New
#70
Yep, I went there with the 14" 32 GB tablet/laptop and after having to return two of them to Office Depot, I cut my losses and waited for a 14" Lappy with a 500 GB hard drive. Yeh, it cost more money, but the ones I had to return were good for nothing but door stops!
Although I hooked a 1 TB external to the 32 GB drive in the returned tab/laptop(s) there just wasn't enough space to handle Windows 10 updates; both times I tried to update, the machine froze and bricked itself. And, yes, I followed all the instructions on adding the external drive.
BTW, the two returned machines were same version HPs.
Same, many here may not realize it, (because they have super fast internet connections) but in the last two builds the download process has taken more than double, at least in my case, I mean, one of the few benefits that I have noticed with the UUP system is that the downloads take significantly less, but this is not the case for the last two builds, it's as if they were downloading with the old method with the install.esd file, I repeat that it is my case and may vary to others.
So you are saying everybody also with big boot drives should start making 500GB-2TB recovery images, just before an upgrade, every time MS decides that it's time for a new OS upgrade?
I think everybody who think removing the windows.old folder feature, has failed to understand the purpose and importance of it.

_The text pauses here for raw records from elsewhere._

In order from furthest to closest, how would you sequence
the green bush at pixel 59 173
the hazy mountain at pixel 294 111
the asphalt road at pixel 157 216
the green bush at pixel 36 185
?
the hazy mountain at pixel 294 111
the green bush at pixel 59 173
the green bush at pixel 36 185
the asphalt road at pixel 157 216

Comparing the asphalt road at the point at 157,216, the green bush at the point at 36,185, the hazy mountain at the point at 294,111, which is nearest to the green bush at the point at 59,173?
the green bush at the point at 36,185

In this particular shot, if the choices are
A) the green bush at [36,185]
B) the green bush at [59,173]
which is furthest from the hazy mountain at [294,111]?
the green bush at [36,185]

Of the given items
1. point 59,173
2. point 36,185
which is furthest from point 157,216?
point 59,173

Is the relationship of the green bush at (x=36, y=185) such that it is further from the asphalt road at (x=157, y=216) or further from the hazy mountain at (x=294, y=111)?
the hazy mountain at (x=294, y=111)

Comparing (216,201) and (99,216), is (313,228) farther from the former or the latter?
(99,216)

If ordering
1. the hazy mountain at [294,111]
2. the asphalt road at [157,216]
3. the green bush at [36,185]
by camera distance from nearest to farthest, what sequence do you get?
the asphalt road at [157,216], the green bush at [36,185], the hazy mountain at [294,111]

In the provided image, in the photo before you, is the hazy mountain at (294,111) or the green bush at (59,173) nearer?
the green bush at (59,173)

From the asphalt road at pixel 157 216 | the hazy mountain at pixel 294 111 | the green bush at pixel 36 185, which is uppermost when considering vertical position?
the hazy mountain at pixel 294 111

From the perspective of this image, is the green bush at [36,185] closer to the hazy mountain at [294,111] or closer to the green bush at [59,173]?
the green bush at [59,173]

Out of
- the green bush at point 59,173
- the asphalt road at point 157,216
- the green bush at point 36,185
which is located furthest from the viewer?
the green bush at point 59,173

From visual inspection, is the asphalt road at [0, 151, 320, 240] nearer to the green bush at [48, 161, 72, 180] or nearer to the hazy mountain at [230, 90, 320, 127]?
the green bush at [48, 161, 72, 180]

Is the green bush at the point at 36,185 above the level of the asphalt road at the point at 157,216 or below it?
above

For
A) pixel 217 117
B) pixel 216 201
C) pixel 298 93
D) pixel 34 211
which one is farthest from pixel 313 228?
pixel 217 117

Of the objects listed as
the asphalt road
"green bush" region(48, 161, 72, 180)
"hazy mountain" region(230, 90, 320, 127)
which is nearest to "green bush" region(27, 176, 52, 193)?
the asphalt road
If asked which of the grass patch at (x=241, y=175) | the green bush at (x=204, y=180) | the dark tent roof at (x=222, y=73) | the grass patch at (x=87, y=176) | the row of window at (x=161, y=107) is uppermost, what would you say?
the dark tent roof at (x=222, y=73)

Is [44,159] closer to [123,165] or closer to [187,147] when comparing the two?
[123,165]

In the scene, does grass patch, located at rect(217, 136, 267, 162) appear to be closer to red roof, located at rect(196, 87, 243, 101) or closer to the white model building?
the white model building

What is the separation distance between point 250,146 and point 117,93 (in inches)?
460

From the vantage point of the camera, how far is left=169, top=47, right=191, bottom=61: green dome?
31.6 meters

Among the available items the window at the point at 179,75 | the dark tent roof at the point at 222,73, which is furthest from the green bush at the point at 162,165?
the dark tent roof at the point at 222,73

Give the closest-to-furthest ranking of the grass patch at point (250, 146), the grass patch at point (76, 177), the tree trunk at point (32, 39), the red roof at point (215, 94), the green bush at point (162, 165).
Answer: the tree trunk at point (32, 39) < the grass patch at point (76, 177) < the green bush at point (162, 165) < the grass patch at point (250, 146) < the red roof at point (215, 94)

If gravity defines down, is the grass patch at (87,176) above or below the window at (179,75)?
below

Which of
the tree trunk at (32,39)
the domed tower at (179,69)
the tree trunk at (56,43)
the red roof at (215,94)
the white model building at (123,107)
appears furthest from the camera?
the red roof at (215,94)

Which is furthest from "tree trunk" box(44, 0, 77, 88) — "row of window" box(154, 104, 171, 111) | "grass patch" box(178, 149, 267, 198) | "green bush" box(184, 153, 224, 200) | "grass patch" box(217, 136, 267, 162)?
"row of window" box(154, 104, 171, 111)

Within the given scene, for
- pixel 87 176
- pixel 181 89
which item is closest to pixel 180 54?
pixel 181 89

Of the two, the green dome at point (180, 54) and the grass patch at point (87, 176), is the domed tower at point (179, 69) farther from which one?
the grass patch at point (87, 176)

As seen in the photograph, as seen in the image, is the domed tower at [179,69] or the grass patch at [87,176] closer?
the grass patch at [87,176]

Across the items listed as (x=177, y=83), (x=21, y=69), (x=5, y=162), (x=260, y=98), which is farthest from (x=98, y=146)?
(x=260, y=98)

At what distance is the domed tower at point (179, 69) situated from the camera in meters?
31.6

A full system recovery image has nothing to do with that, and it's a waste of time and space in this case.
Removing the factory recovery image is not such a bad idea, since it gets old pretty quick, so that one is also a total waste of time and space in the long run since most of the OEM recovery partitions are custom built anyways, and user can't update it in sync with current installed OS version.

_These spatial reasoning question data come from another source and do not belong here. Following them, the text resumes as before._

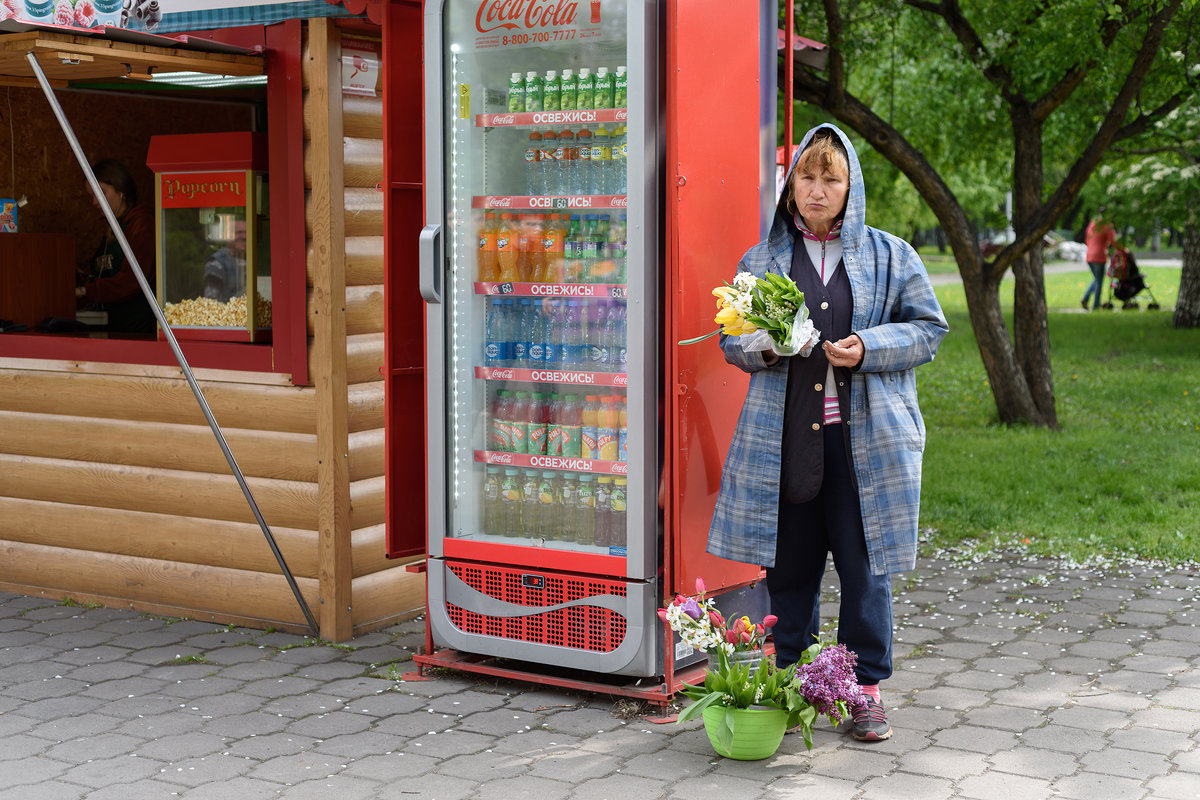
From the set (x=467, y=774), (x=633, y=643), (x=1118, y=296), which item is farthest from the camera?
(x=1118, y=296)

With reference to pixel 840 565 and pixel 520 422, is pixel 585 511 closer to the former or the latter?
pixel 520 422

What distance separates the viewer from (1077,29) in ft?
28.1

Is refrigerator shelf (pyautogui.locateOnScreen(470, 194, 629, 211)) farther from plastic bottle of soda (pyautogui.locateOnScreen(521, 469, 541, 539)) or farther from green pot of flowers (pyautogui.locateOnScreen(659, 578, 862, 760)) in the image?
green pot of flowers (pyautogui.locateOnScreen(659, 578, 862, 760))

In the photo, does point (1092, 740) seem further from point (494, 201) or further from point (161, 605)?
point (161, 605)

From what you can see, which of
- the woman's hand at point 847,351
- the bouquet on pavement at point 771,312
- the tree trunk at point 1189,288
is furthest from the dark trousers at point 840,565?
the tree trunk at point 1189,288

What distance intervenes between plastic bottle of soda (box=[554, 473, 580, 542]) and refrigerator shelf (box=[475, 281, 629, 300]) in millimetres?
715

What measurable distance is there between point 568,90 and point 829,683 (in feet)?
7.58

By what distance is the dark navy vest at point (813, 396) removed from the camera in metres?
4.27

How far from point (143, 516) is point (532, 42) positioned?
9.63 feet

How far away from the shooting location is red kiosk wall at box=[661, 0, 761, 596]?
4418 millimetres

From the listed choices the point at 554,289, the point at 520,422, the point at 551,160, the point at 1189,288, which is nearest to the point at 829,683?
the point at 520,422

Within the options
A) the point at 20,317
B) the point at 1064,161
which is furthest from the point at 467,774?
the point at 1064,161

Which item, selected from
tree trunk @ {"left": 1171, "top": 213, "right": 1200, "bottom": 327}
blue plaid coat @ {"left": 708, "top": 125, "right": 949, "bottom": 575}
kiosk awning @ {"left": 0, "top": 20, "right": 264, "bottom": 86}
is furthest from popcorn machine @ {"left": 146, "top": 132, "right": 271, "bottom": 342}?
tree trunk @ {"left": 1171, "top": 213, "right": 1200, "bottom": 327}

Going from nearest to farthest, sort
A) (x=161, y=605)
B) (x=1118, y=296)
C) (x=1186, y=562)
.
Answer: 1. (x=161, y=605)
2. (x=1186, y=562)
3. (x=1118, y=296)
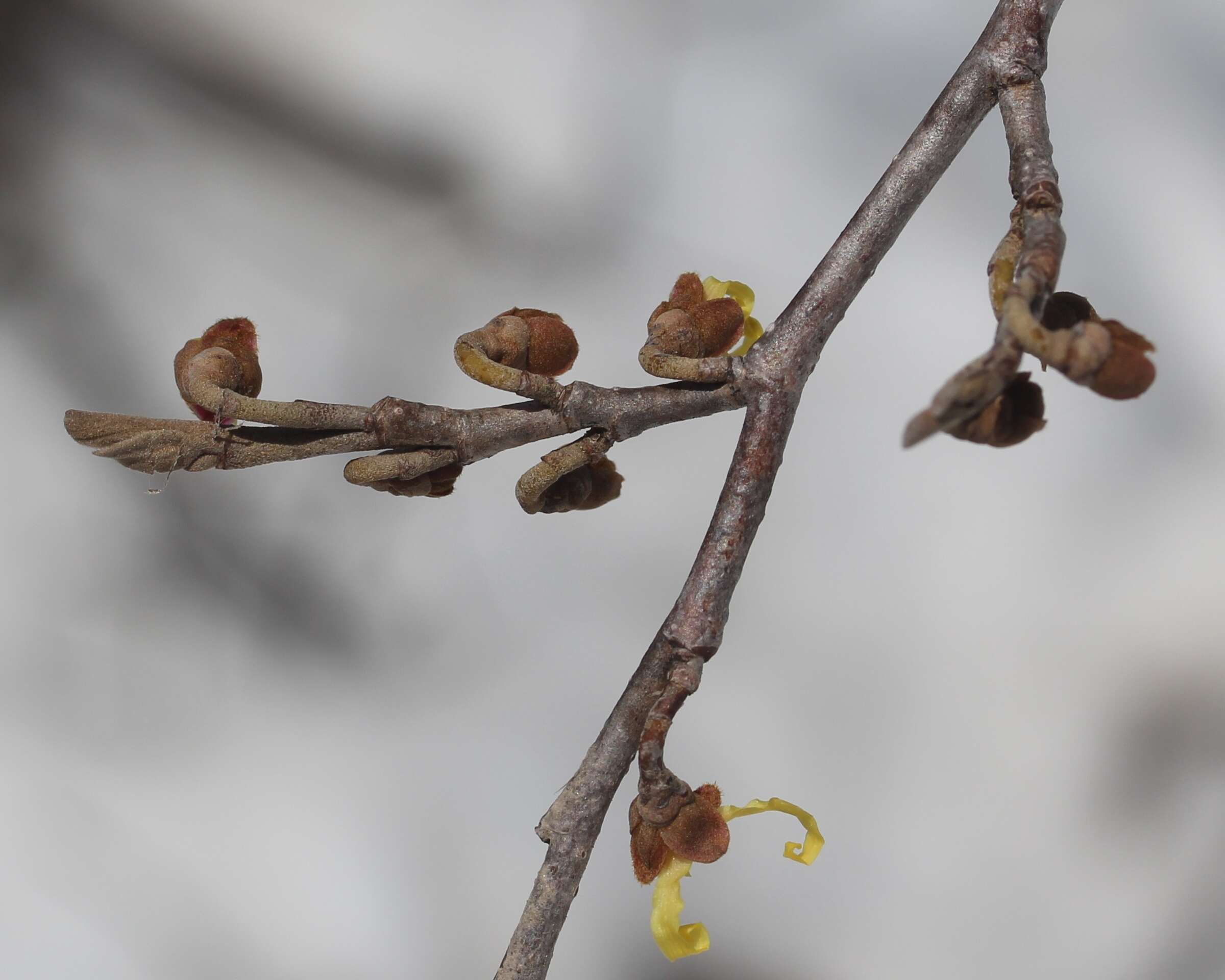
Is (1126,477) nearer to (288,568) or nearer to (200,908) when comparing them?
(288,568)

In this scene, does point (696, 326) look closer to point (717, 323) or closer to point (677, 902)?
point (717, 323)

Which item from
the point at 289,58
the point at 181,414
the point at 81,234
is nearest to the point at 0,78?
the point at 81,234

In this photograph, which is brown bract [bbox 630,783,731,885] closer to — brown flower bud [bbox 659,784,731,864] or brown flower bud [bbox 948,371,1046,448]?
brown flower bud [bbox 659,784,731,864]

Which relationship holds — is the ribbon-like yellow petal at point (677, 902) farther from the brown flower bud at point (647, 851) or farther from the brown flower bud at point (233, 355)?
the brown flower bud at point (233, 355)

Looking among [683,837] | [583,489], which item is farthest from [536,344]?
[683,837]

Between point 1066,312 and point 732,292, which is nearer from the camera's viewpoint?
point 1066,312
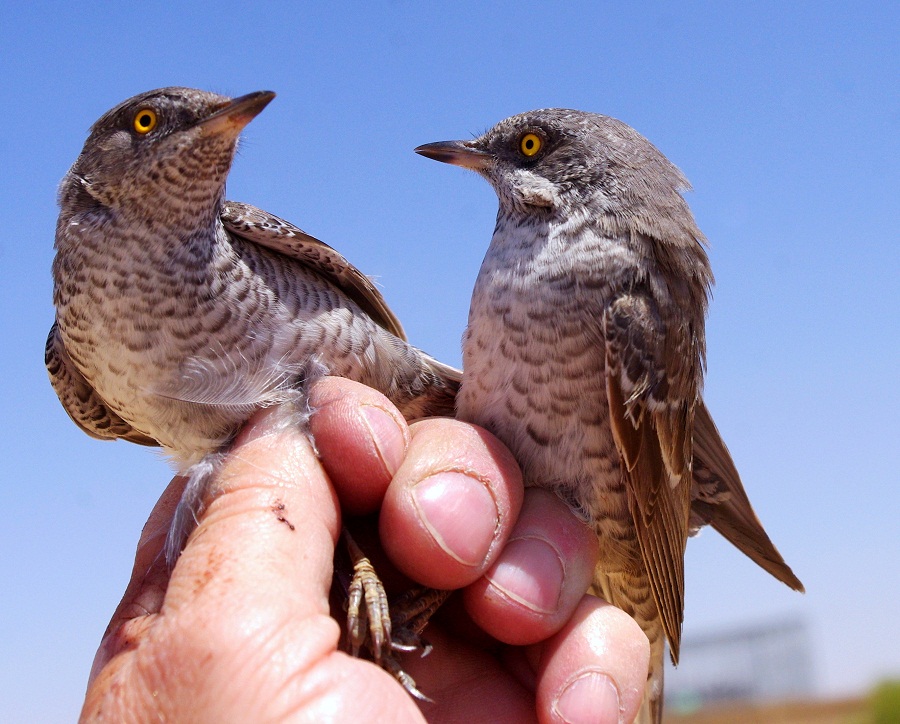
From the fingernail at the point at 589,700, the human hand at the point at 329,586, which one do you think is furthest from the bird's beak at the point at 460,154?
the fingernail at the point at 589,700

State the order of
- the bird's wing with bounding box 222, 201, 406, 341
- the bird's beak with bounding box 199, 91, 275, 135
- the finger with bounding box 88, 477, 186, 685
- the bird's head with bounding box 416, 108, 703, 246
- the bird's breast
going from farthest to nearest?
the bird's wing with bounding box 222, 201, 406, 341 → the bird's beak with bounding box 199, 91, 275, 135 → the bird's head with bounding box 416, 108, 703, 246 → the bird's breast → the finger with bounding box 88, 477, 186, 685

I mean, what the heck would I do with an ancient Windows 7 Home recovery image anyways, if I am running Windows 10 Pro? (just to point out my situation)
wow, what a nice surprise on my birthday -- a new build. Downloaded complete with UUPtoISO made. VERY FAST, too.
No - my original post was about 32GB drives, and difficulty in upgrading if you do not have space for windows.old. You obviously have jumped in half way through conversation and are making assumptions.
In fact, same could happen with any drive if filled up enough, but generally that is largely data, so more easy to move. On my 32 GB drive, the space is all taken by programs - I store data on onedrive or sd cards (sd card for non critical data).
Anyway, if you have 500+GB C drives, then that is most likely because you keep all you data on C drive. If you moved that to another drive, I bet the C drive is much smaller, keeping image backup lean and mean. Of course, you still need to backup data anyway, but better ways than using image backups to do this.
BTW - Windows.old is only transient - image backups are permanent. Not only that the rollback functionality is not as robust as it should be - I trust Macrium image backups but not rollback anyway.